Do zrobienia —
a - Zamień w tekście o działce „sklepiku” na „piekarni” i przepisz fragment od „Też wiocha. I” aż do „podsumowanie ubiegłego tygodnia.” włącznie.
b - Pisz dalej tekst o działce, zaczynając zaraz po jego ostatnim zdaniu.

Cytowany tekst —
========================
Sloneczko, na gratce są 4 oferty z całego Radomska i to mieszkań, nie działek. Szukam wpisując w google: działki Radomsko i tak sporo ofert znalazłam, poza tym prasa lokalna i wg powiedzenia: koniec języka za przewodnika :wink:

 

Dziewczyny, jak czytam kto i za ile działki kupił, bądź chce kupić, to się ciszę, że z prowincji jestem i na wsi mieszkać będę :lol:

Mamy działeczkę 10 arów. Wg Waszego przelicznika :p 1000 metrów. Jeśli dobrze kojarzę, bo mam drgawki, jak ktoś chce podliczać w metrach, a nie w arach.... W każdym razie mamy 0,1 hektara :)

Zapłaciliśmy 35 tysi. Chyba mało :wink: :wink:

 

Od naszej działki mamy 6 km do granic Rzeszowa, nasza miejscowość to pierwsza wieś za miastem. Do centrum jakieś 15 km. Do pracy jadę ..... a z 10, może 15 minut..... Krócej niż z drugiego końca miasta...

 

Z tarasu mamy taki widok:

http://lh3.ggpht.com/_3pVeVH6dKuA/SOME_zr4naI/AAAAAAAADEw/1l9CiI9CDCg/s720/IMGP5020.jpg

 

Też wiocha. I to mi się najbardziej podoba. Do sklepiku ...a ze 400 metrów... tyle samo do głównej drogi.... Ale cywilizacja "za rogiem" :)

kruszon11

Głową w bale

Czas chyba na podsumowanie ubiegłego tygodnia.
========================
Wybrane dane —
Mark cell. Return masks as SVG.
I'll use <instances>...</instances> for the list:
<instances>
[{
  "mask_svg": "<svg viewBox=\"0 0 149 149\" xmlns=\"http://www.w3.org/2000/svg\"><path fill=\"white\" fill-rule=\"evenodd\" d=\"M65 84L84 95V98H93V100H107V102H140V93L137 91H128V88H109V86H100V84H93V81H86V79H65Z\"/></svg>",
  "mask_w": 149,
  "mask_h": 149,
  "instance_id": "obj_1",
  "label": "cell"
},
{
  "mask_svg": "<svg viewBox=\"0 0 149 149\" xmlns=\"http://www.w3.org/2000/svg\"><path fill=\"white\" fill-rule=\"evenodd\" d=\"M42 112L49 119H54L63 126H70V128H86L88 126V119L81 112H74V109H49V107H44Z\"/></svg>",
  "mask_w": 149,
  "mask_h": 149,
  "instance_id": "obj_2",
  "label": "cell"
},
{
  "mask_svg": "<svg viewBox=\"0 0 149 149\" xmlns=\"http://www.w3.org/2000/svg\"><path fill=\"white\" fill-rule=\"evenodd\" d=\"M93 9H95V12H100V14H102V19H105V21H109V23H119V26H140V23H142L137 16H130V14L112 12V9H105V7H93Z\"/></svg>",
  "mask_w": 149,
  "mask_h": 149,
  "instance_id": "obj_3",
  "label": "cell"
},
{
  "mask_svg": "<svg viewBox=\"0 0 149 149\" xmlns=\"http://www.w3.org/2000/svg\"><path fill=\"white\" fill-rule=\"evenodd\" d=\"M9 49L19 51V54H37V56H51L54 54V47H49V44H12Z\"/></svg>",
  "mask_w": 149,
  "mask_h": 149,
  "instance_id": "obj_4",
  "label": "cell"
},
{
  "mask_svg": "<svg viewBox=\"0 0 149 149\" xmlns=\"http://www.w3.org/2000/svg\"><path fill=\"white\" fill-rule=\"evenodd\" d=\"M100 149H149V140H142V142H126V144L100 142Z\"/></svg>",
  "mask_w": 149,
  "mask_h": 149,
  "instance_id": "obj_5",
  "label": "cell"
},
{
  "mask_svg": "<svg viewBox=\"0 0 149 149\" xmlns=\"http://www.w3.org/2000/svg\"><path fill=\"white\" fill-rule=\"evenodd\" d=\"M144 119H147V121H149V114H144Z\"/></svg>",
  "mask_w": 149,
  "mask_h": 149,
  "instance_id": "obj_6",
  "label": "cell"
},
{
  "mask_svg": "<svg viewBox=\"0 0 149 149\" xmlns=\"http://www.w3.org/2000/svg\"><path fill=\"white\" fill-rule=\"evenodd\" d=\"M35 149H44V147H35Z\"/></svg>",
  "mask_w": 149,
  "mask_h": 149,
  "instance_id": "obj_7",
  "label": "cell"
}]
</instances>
========================
Oczekiwane wyniki —
a -
Też wiocha. I to mi się najbardziej podoba. Do piekarni ...a ze 400 metrów... tyle samo do głównej drogi.... Ale cywilizacja "za rogiem" :)

kruszon11

Głową w bale

Czas chyba na podsumowanie ubiegłego tygodnia.

b -
Podłączyli nam gaz. No, nie do końca oczywiście, bo wykonany został na razie przyłącz do skrzynki w ogrodzeniu. Ale zawsze to coś, zawsze krok naprzód.

 


Dodatkowo zleciłem wykonawcy przyłącz policznikowy do kolejnej skrzyneczki na ścianie domu. Na szczęście malutka to pudełko zawisło, da się jakoś zamaskować. Trzeba będzie także od tejże skrzyneczki jeszcze się podłączyć do zaworów w domu. Niestety nasz hydraulik nie robi takich rzeczy, bo nie spawa, więc komuś znowu trzeba zapłacić extra .....

 

 


Prąd został skierowany na ZUDP, bo mapy swoje a rzeczywistość swoje. Słup z prądem na mapach jest 5 metrów od granicy, a naprawdę to stoi w granicy. Więc inne umiejscowienie skrzynki i oczywiście niezgodność z projektem.

 


Projektanci byli głusi na moje gadanie, że słup jest w innym miejscu niż na mapach.

 


Pociągnęło to też i gaz, bo gościu od przyłącza prądu, jak się okazało, umiejscowił skrzynkę prądową w miejscu projektowanym na gazową......

 


Więc gaz też na ZUDP.....

 

 


Poza tym coś tam podłubaliśmy na poddaszu. Dwa dni zeszło, a efektów mało co widać.....

 


Na przyszły weckend plan to podłogi..... na poddaszu...

 

 


kruszon11

Głową w bale

Kruszon, ten nawiew powietrza z kominka poprowadzili w stropie?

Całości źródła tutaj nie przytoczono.